TASK DETAILS: All of the listing below must be repeated word for word. Pictures are the only thing to omit.

RECORDED DATA:
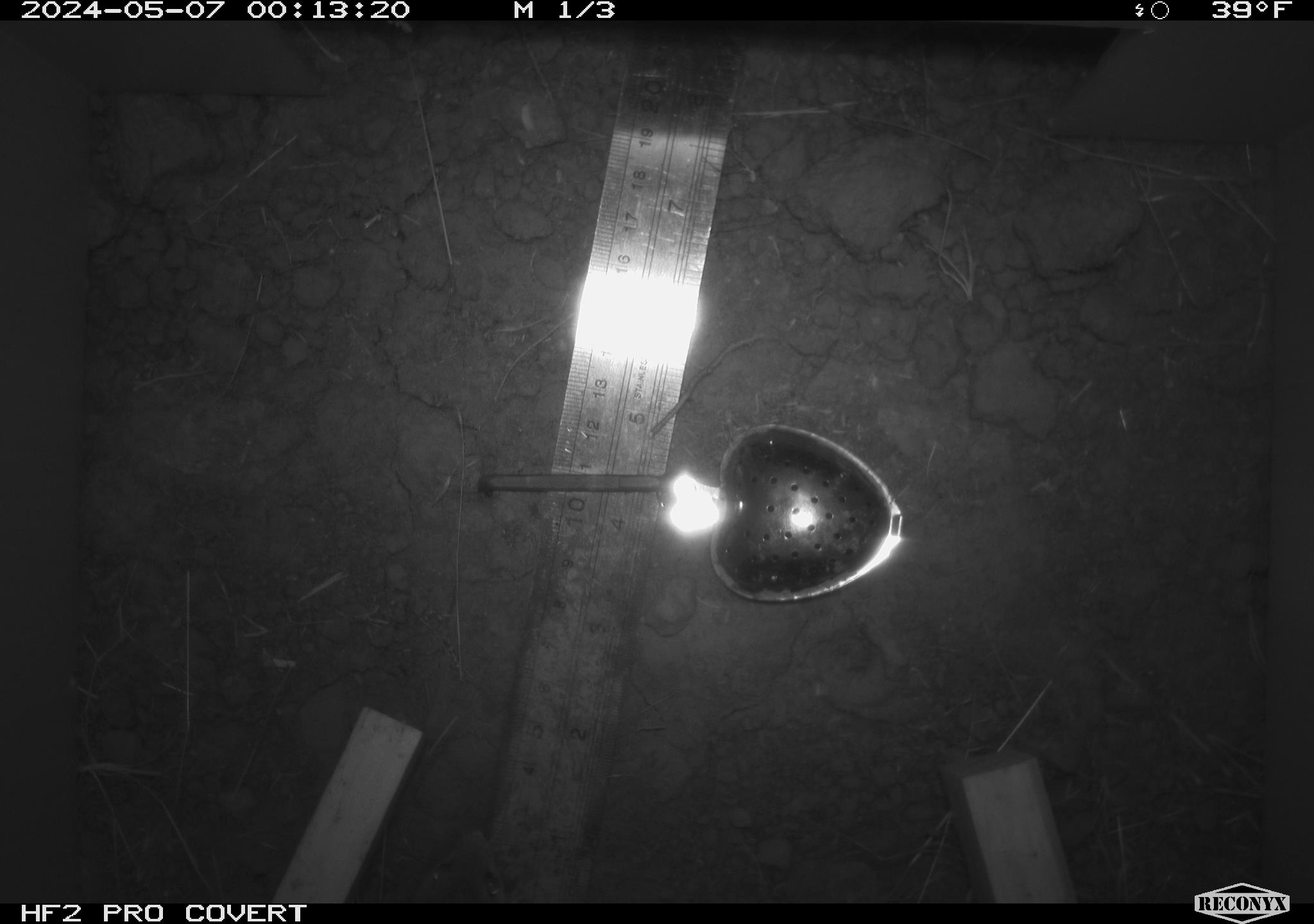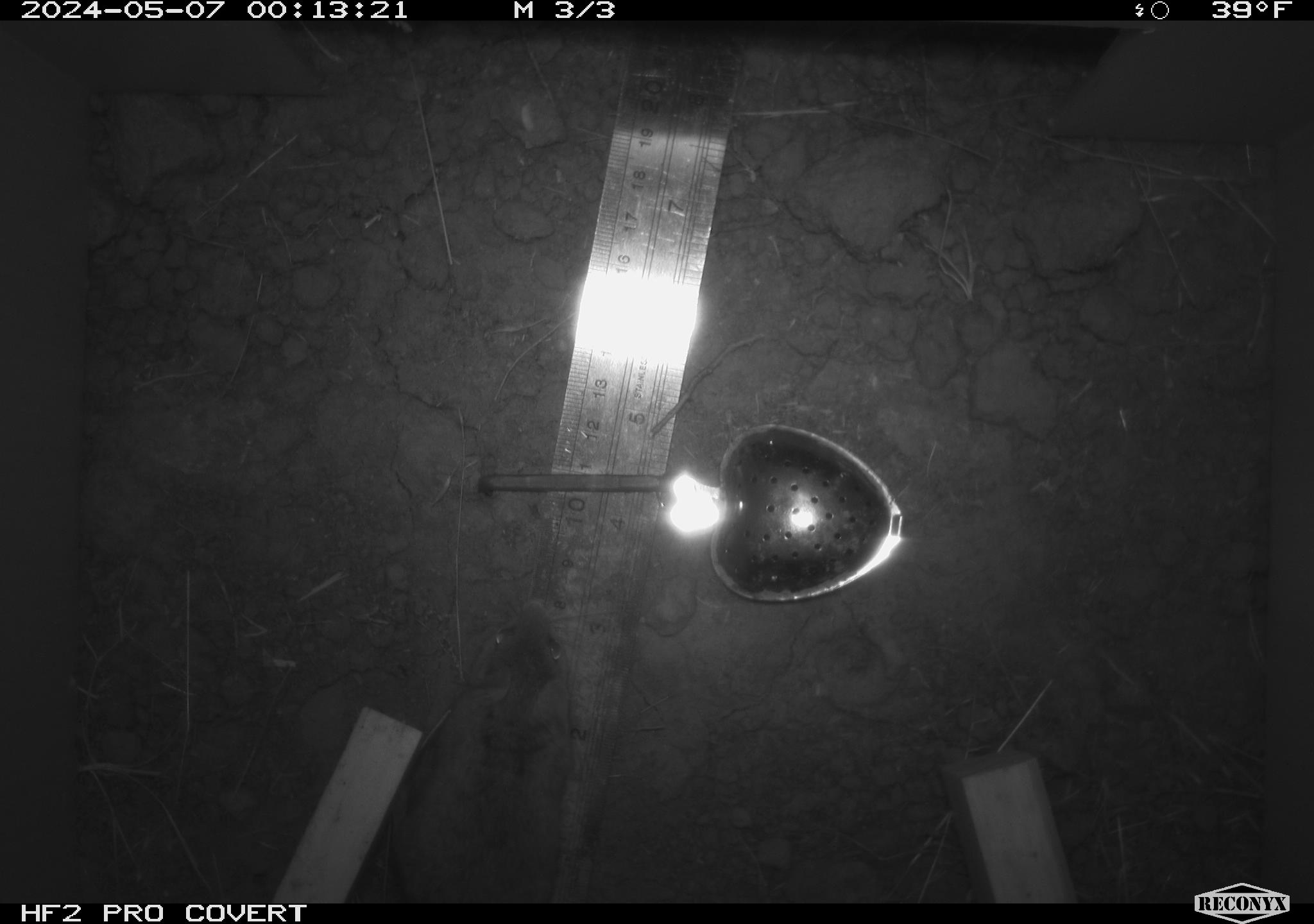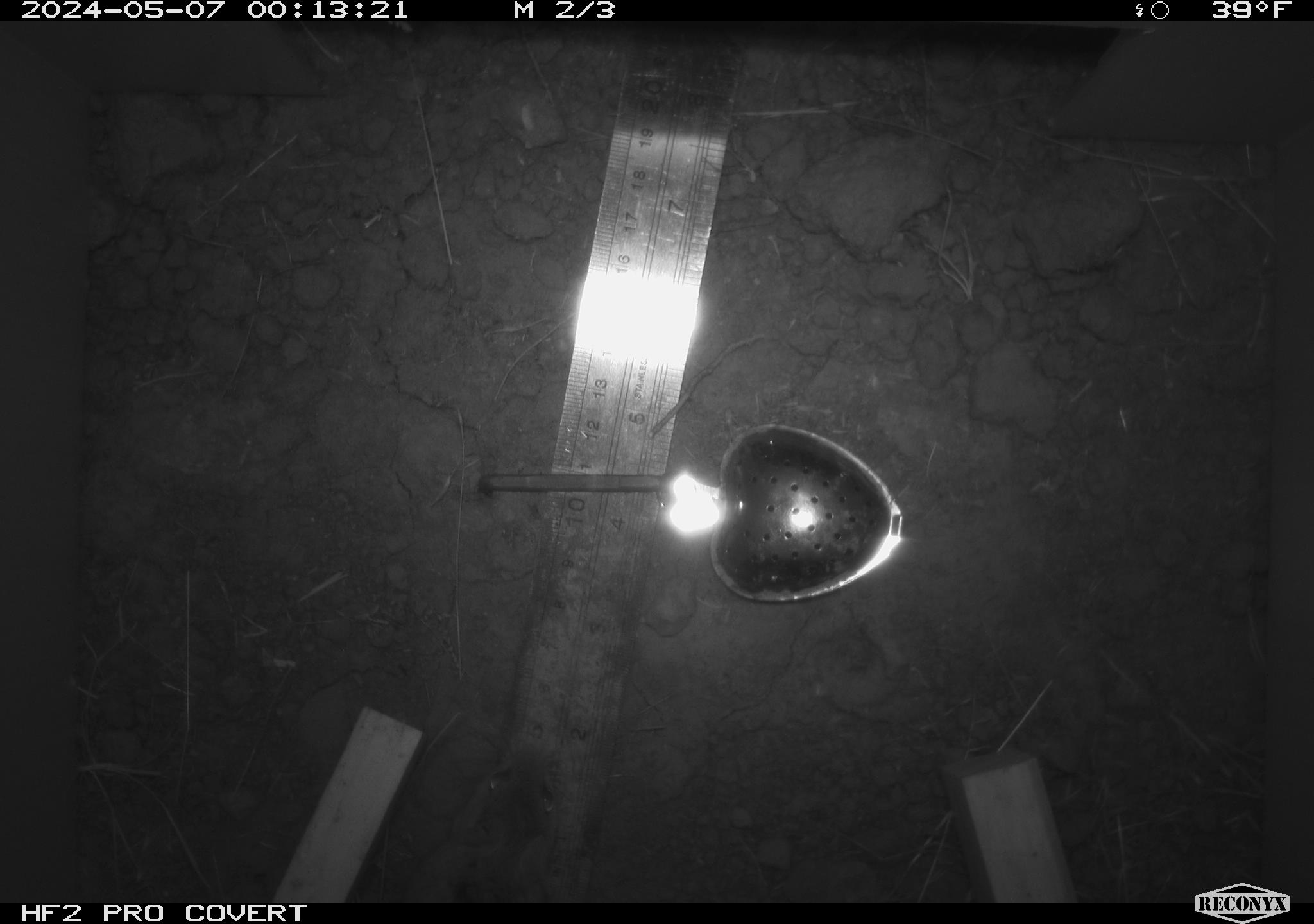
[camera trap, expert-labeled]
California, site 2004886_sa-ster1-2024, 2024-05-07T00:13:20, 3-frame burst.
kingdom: Animalia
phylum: Chordata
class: Mammalia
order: Rodentia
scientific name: Rodentia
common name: mouse species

SOLUTION:
[camera trap, expert-labeled]
California, site 2004886_sa-ster1-2024, 2024-05-07T00:13:20, 3-frame burst.
kingdom: Animalia
phylum: Chordata
class: Mammalia
order: Rodentia
scientific name: Rodentia
common name: mouse species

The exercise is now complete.